Regardless of the fact that neither Indian uprising changed the course of history (at least as far as the colonists were concerned), considerable damage was done, and a great deal of blood was shed. There is every reason to suppose that here and there the soil of Tidewater Virginia is still stained, still scattered with broken artifacts, and the clay still reddened by the fires. It may seem curious, therefore, that no site has yet been found that can be definitely associated with either massacre. A possible candidate was the site, now on federal property five miles below Jamestown, which was found by Floyd Painter of Norfolk. The land immediately above the river had been cleared by bulldozing, and in the side of an open ditch Painter found two refuse pits, both containing artifacts dating no later than about 1640 and ashes and quantities of clenched nails that could have been the residue of anything from a few old crates to a burned homestead. From these pits the amateur archaeologist recovered a quantity of pottery, Indian copper beads, a lead bale seal for cloth issued in the reign of Tames I, iron tools, and an iron siege helmet. This last was an item of head armor of excessive weight and strength generally worn by military engineers who were likely to be working while exposed to enemy fire.

 

Mr. Painter’s helmet is one of the very few pieces of armor found in Virginia and the only English siege helmet found in America. Its great weight would have made it a most tiresome item of headgear for a hot Virginia summer, and one may wonder therefore how it ever came to be there. A possible explanation comes out of the knowledge that a quantity of armor was sent over from London in 1608, most of it apparently being unwanted pieces from the Tower of London. As far as the London agent was concerned, a helmet was a helmet, and if the colonists did not like it, there was little they could do about it. Mr. Painter noted that his helmet had a dent in it, which he attributed to a musket ball, an observation that sired various conjectural explanations ranging from the helmet’s having been used for target practice to its having seen service against the Spaniards. Unhappily, the noted military historian Harold L. Peterson spoiled these romantic excesses by explaining that the impression was merely that of a testing dent administered when the helmet was manufactured.
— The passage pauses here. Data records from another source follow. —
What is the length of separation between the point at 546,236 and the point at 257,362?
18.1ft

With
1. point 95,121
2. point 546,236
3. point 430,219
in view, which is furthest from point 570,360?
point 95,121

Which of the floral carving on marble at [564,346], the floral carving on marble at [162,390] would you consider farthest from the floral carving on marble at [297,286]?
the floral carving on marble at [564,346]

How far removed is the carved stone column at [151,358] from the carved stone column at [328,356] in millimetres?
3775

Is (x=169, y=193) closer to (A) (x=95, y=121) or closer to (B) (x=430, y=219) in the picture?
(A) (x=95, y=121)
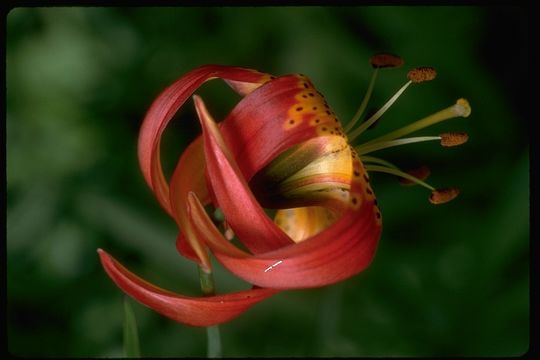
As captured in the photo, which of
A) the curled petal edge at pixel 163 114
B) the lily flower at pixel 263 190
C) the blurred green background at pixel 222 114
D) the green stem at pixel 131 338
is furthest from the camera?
the blurred green background at pixel 222 114

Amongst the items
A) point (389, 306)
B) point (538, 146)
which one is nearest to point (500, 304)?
point (389, 306)

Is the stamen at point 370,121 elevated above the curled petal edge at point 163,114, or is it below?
below

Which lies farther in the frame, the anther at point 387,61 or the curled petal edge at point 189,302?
the anther at point 387,61

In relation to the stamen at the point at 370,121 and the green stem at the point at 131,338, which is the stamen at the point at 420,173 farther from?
the green stem at the point at 131,338

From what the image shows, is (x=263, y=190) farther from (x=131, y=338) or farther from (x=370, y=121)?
(x=131, y=338)

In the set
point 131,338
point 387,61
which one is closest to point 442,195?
point 387,61

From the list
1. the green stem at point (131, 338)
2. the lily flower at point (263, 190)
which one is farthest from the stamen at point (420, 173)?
the green stem at point (131, 338)

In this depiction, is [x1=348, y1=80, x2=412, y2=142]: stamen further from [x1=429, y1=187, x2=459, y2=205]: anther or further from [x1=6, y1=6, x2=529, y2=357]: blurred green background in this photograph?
[x1=6, y1=6, x2=529, y2=357]: blurred green background

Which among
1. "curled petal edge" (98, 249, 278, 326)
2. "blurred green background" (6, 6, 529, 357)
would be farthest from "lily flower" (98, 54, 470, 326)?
"blurred green background" (6, 6, 529, 357)
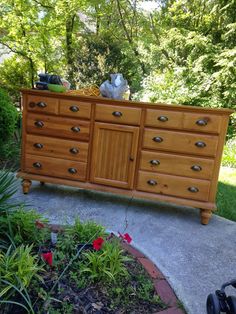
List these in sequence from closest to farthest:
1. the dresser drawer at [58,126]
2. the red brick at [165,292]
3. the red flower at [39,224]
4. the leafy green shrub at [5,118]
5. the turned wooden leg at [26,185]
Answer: the red brick at [165,292] < the red flower at [39,224] < the dresser drawer at [58,126] < the turned wooden leg at [26,185] < the leafy green shrub at [5,118]

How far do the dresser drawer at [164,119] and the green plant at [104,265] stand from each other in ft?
4.31

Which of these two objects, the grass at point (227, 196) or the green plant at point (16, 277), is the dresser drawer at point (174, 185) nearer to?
the grass at point (227, 196)

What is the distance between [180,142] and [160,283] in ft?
4.18

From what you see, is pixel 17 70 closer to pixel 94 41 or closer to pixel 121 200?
pixel 94 41

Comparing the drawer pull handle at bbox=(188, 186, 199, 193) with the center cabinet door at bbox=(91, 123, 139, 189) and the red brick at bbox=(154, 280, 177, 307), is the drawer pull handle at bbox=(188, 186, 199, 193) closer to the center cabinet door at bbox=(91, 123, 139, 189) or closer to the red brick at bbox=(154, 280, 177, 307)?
the center cabinet door at bbox=(91, 123, 139, 189)

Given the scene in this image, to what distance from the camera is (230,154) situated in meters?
5.18

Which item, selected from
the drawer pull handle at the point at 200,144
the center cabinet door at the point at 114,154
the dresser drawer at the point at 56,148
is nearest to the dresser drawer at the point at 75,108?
the center cabinet door at the point at 114,154

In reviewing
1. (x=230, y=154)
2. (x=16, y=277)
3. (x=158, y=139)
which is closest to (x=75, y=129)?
(x=158, y=139)

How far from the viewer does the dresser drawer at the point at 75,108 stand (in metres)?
2.75

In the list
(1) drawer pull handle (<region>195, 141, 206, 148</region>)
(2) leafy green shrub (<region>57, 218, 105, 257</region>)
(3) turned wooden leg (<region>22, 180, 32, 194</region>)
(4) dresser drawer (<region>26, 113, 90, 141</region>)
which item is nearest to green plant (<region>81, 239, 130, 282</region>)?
(2) leafy green shrub (<region>57, 218, 105, 257</region>)

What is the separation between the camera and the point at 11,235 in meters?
1.60

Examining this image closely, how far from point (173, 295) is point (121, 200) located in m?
1.58

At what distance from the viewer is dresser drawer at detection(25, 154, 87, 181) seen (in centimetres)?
288

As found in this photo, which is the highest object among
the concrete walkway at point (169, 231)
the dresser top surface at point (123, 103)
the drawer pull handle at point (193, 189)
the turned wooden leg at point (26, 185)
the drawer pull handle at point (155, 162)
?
the dresser top surface at point (123, 103)
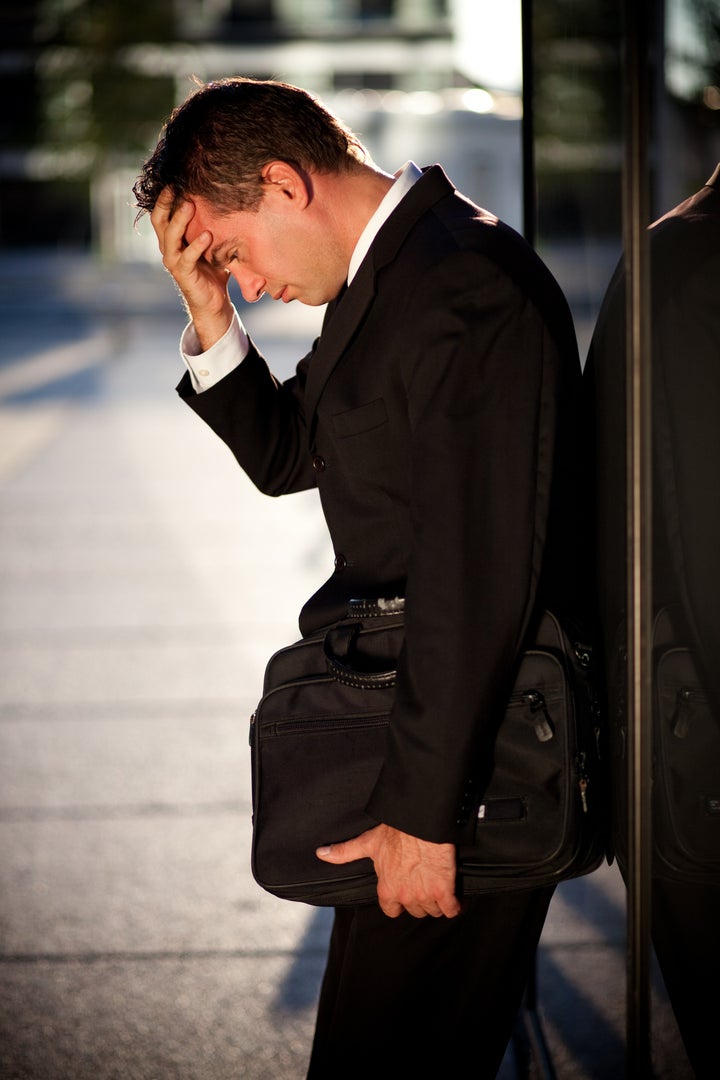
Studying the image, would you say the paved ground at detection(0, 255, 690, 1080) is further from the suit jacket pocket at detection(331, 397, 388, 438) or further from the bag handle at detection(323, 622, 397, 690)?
the suit jacket pocket at detection(331, 397, 388, 438)

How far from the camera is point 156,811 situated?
13.1 feet

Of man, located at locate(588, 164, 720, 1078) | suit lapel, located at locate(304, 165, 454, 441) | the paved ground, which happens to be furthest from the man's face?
the paved ground

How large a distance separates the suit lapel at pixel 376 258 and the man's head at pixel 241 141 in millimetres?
159

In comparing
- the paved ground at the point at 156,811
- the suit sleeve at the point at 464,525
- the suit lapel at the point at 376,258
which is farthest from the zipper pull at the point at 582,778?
the paved ground at the point at 156,811

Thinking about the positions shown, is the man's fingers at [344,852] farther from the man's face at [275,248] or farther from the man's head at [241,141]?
the man's head at [241,141]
Another helmet of rather similar shape but of normal weight was found in a refuse pit on the Naval Mine Depot property near Yorktown. This helmet, known as a cabasset, was associated with numerous weapon fragments, all of the first half of the seventeenth century. From Jamestown itself have come a number of items of body armor. The most interesting pieces, a breastplate and backplate of light pikeman’s armor, were found in a single refuse pit filled prior to 1650. In the same pit were a cutlass, the guard from a basket-hiked sword, a musket barrel, and a fine swepthilt sword from the workshop of Johannes Wundes of Solingen in Germany. The only other substantial piece of armor from Jamestown was found by Confederate soldiers while digging their breastworks near the church during the Civil War. This was a hinged arm section that could have come either from a light suit or a three-quarter suit of a type worn by officers in the seventeenth century.
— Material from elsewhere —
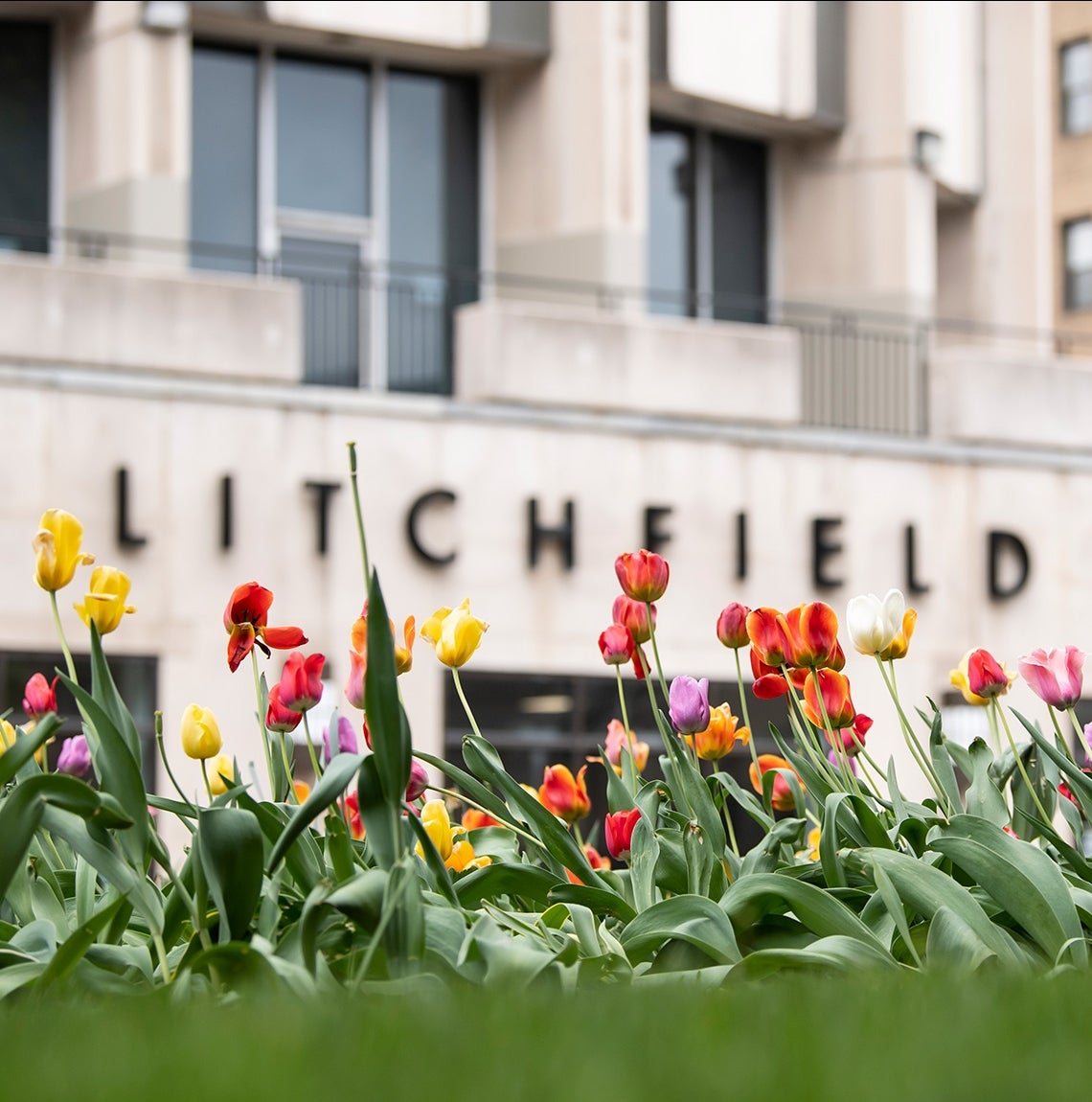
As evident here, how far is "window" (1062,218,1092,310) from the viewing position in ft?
121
No doubt as time went by, a great deal of Jamestown’s armor was turned over to the blacksmith for scrap. Nevertheless, the records list so much that it is surprising that so little has been found. Harold Peterson, in his book Arms and Armor in Colonial America , has noted that after the 1622 massacre the colony was supplied with no fewer than 2,000 helmets, 40 plate cuirasses, 400 shirts and coats of mail, and 100 jackets armored with small metal scales. This store was in addition to the armor already in Virginia before the massacre, some of which had probably been taken by the Indians.